-------- PASSAGE TO READ

Operating on large cluster

2014-10-23 Thread Alain RODRIGUEZ
Hi,

I was wondering about how do you guys handle a large cluster (50+ machines).

I mean there is sometime you need to change configuration (cassandra.yaml)
or send a command to one, some or all nodes (cleanup, upgradesstables,
setstramthoughput or whatever).

So far we have been using things like custom scripts for repairs or any
routine maintenance and cssh for specific and one shot actions on the
cluster. But I guess this doesn't really scale, I guess we coul use pssh
instead. For configuration changes we use Capistrano that might scale
properly.

So I would like to known, what are the methods that operators use on large
cluster out there ? Have some of you built some open sourced "cluster
management" interfaces or scripts that could make things easier while
operating on large Cassandra clusters ?

Alain


Re: Operating on large cluster

2014-10-23 Thread Jens Rantil
Hi,


While I am nowhere close to 50+ machines I've been using Saltstack for both 
configuration management as well as remote execution. I has worked great for me 
and supposedly scales to 1000+ machines.




Cheers,

Jens


—
Sent from Mailbox

On Thu, Oct 23, 2014 at 11:18 AM, Alain RODRIGUEZ 
wrote:

> Hi,
> I was wondering about how do you guys handle a large cluster (50+ machines).
> I mean there is sometime you need to change configuration (cassandra.yaml)
> or send a command to one, some or all nodes (cleanup, upgradesstables,
> setstramthoughput or whatever).

----------------

• EXERCISE PROMPT: Reproduce word for word the stretch of the thread about operating a large cluster that runs from "Re: Operating on" through "to 1000+ machines.".

-------- EXCERPTED DATA

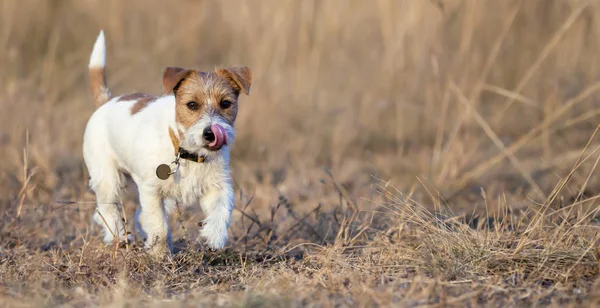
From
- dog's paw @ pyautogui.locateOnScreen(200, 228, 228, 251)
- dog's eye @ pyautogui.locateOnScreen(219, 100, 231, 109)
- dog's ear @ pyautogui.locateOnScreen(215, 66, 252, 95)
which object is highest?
dog's ear @ pyautogui.locateOnScreen(215, 66, 252, 95)

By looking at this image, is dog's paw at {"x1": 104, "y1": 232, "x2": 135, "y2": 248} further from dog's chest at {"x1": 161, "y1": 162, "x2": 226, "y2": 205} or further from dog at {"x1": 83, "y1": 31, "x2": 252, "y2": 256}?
dog's chest at {"x1": 161, "y1": 162, "x2": 226, "y2": 205}

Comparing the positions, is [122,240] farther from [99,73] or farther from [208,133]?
[99,73]

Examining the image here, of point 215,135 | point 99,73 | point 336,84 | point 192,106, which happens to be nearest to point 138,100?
point 99,73

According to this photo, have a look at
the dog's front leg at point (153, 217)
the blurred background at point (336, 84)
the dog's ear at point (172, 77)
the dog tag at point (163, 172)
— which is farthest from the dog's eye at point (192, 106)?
the blurred background at point (336, 84)

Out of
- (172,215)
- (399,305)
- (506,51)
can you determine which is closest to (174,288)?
(399,305)

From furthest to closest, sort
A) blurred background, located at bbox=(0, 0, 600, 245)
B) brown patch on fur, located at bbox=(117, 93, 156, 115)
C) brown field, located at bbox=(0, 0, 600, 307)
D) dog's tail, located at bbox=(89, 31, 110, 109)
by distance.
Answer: blurred background, located at bbox=(0, 0, 600, 245) < dog's tail, located at bbox=(89, 31, 110, 109) < brown patch on fur, located at bbox=(117, 93, 156, 115) < brown field, located at bbox=(0, 0, 600, 307)

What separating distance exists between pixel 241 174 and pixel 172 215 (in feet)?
6.21

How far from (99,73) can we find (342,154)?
3.40 m

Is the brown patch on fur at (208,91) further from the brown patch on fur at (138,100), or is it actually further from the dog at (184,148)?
the brown patch on fur at (138,100)

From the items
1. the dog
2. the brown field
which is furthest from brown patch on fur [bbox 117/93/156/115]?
the brown field

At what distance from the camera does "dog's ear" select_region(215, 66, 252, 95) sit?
14.8ft

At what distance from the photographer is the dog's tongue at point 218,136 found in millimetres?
4102

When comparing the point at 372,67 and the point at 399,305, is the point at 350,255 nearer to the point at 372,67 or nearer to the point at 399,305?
the point at 399,305

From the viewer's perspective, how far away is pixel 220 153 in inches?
175
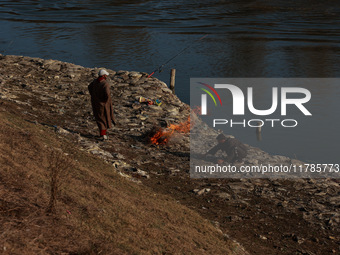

----------------

• ANSWER TO THIS EXERCISE:
Re: Operating on large cluster

2014-10-23 Thread Jens Rantil
Hi,


While I am nowhere close to 50+ machines I've been using Saltstack for both 
configuration management as well as remote execution. I has worked great for me 
and supposedly scales to 1000+ machines.